6. Use the Squeeze Theorem to prove the following: (a) \( \lim _{x \rightarrow 0} \sqrt{x^{3}+x^{2}} \cos \left(\frac{\pi}{x}\right)=0 \) (b) \( \lim _{x \rightarrow 0^{+}} \sqrt{x} e^{\sin \left(\frac{\pi}{x}\right)}=0 \)
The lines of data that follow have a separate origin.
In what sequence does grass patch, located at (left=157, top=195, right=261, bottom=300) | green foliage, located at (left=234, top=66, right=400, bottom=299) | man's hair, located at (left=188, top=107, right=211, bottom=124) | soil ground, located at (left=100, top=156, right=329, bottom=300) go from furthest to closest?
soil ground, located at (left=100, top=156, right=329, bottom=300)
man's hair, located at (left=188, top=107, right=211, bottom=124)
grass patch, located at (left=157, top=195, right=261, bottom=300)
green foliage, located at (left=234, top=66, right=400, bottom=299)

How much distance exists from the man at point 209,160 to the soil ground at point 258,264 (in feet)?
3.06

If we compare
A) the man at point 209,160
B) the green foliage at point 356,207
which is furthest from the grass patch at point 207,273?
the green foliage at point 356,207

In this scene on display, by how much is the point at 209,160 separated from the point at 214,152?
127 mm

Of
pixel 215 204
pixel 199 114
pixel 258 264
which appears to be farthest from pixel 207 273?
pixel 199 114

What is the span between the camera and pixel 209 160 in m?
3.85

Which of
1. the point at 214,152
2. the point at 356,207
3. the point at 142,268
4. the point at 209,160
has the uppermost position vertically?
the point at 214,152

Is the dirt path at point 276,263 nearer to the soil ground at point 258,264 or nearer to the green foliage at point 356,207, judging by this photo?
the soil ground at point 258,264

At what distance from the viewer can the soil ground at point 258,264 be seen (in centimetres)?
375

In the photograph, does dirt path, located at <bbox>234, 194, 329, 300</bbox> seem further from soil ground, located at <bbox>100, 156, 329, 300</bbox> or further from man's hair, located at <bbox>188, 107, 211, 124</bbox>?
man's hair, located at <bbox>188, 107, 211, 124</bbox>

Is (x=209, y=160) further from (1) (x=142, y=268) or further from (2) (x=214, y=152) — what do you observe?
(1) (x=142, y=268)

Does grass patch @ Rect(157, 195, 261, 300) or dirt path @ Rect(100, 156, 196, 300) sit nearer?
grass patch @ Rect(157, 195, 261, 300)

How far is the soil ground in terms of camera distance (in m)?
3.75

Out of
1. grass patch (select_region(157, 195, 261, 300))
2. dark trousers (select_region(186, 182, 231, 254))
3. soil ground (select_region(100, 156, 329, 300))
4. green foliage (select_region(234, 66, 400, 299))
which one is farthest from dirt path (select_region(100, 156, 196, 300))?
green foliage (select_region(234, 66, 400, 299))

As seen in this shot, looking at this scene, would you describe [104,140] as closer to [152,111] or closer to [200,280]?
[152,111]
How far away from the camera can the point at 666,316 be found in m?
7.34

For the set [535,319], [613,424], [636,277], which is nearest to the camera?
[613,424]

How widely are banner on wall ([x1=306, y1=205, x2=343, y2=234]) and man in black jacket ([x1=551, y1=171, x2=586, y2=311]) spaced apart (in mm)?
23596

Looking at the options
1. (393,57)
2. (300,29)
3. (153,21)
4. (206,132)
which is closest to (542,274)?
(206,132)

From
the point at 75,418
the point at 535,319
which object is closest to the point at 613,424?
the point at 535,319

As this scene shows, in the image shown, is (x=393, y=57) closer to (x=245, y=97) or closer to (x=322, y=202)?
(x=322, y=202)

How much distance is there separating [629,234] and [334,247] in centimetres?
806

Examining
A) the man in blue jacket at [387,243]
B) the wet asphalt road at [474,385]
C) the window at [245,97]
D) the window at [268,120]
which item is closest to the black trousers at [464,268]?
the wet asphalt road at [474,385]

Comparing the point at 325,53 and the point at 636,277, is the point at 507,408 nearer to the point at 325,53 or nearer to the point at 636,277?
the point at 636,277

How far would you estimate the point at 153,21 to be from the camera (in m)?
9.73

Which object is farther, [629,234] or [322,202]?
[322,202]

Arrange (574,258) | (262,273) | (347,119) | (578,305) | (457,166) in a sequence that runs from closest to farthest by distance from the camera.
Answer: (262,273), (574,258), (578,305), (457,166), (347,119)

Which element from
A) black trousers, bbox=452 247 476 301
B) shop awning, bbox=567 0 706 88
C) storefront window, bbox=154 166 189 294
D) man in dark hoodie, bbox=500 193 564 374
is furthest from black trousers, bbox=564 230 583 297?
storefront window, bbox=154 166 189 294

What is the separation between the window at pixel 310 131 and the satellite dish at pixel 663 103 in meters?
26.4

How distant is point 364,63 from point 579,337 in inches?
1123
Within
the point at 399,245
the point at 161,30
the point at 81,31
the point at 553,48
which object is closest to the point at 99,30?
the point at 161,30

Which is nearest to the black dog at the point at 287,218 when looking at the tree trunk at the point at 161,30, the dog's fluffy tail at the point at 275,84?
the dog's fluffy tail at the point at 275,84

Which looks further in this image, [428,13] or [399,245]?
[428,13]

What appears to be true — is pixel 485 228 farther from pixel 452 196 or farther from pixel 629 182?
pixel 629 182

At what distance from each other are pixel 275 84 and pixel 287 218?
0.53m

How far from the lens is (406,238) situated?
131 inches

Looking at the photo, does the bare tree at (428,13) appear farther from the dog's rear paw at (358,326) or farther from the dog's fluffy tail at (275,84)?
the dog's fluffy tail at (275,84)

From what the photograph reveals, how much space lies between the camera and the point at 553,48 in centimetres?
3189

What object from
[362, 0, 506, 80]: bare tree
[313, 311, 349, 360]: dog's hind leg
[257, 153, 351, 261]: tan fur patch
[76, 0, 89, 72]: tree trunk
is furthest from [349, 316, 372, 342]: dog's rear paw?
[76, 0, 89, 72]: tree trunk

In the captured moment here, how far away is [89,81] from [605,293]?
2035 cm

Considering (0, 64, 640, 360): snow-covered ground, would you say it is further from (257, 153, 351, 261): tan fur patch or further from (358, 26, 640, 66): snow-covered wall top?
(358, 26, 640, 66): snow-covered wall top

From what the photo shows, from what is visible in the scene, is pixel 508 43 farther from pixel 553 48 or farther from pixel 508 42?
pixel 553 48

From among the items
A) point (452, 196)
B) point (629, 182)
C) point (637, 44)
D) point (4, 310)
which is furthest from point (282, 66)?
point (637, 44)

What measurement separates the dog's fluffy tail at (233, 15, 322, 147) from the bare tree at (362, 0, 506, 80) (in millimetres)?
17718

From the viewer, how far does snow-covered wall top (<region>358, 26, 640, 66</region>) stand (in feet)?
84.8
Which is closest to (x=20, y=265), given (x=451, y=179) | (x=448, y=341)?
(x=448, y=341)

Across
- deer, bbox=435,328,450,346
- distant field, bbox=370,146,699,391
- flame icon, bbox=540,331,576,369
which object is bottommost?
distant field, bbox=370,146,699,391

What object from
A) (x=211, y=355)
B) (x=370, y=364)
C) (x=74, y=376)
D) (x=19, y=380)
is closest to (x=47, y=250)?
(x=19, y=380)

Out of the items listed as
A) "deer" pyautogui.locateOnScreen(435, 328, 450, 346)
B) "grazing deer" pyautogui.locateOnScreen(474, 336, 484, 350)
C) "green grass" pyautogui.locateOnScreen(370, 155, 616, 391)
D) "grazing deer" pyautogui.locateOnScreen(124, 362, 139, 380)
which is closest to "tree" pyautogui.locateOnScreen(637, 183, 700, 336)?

**(a)** We wish to evaluate \[ \lim_{x \rightarrow 0} \sqrt{x^3 + x^2} \cos\left(\frac{\pi}{x}\right). \] 1. Notice that for all real \( x \) (and particularly for \( x \neq 0 \)), we have \[ -1 \leq \cos\left(\frac{\pi}{x}\right) \leq 1. \] 2. Multiplying the inequality by the nonnegative quantity \( \sqrt{x^3+x^2} \) gives \[ -\sqrt{x^3+x^2} \leq \sqrt{x^3+x^2}\cos\left(\frac{\pi}{x}\right) \leq \sqrt{x^3+x^2}. \] 3. Consider the limit of the bounding functions as \( x \rightarrow 0 \): \[ \lim_{x \rightarrow 0} \sqrt{x^3+x^2} = 0. \] This is because we can factor the expression as \[ \sqrt{x^3+x^2} = \sqrt{x^2(x+1)} = |x|\sqrt{x+1}, \] and as \( x \rightarrow 0 \), both \( |x| \) and \( \sqrt{x+1} \) tend to \( 0 \) and \( 1 \), respectively. 4. By the Squeeze Theorem, since both the lower bound \( -\sqrt{x^3+x^2} \) and the upper bound \( \sqrt{x^3+x^2} \) tend to \( 0 \) as \( x \rightarrow 0 \), it follows that \[ \lim_{x \rightarrow 0} \sqrt{x^3+x^2}\cos\left(\frac{\pi}{x}\right)=0. \] --- **(b)** We wish to evaluate \[ \lim_{x \rightarrow 0^{+}} \sqrt{x}\, e^{\sin\left(\frac{\pi}{x}\right)}. \] 1. Again, note that for all \( x \), \[ -1 \leq \sin\left(\frac{\pi}{x}\right) \leq 1. \] 2. Exponentiating the inequality (using the fact that the exponential function is increasing) yields \[ e^{-1} \leq e^{\sin\left(\frac{\pi}{x}\right)} \leq e^1. \] 3. Multiplying through by \( \sqrt{x} \) (which is nonnegative for \( x>0 \)) gives \[ e^{-1}\sqrt{x} \leq \sqrt{x}\, e^{\sin\left(\frac{\pi}{x}\right)} \leq e\sqrt{x}. \] 4. Compute the limits of the bounding functions as \( x \rightarrow 0^+ \): \[ \lim_{x \rightarrow 0^+} e^{-1}\sqrt{x} =0 \quad \text{and} \quad \lim_{x \rightarrow 0^+} e\sqrt{x} =0. \] 5. By the Squeeze Theorem, \[ \lim_{x \rightarrow 0^{+}} \sqrt{x}\, e^{\sin\left(\frac{\pi}{x}\right)}=0. \]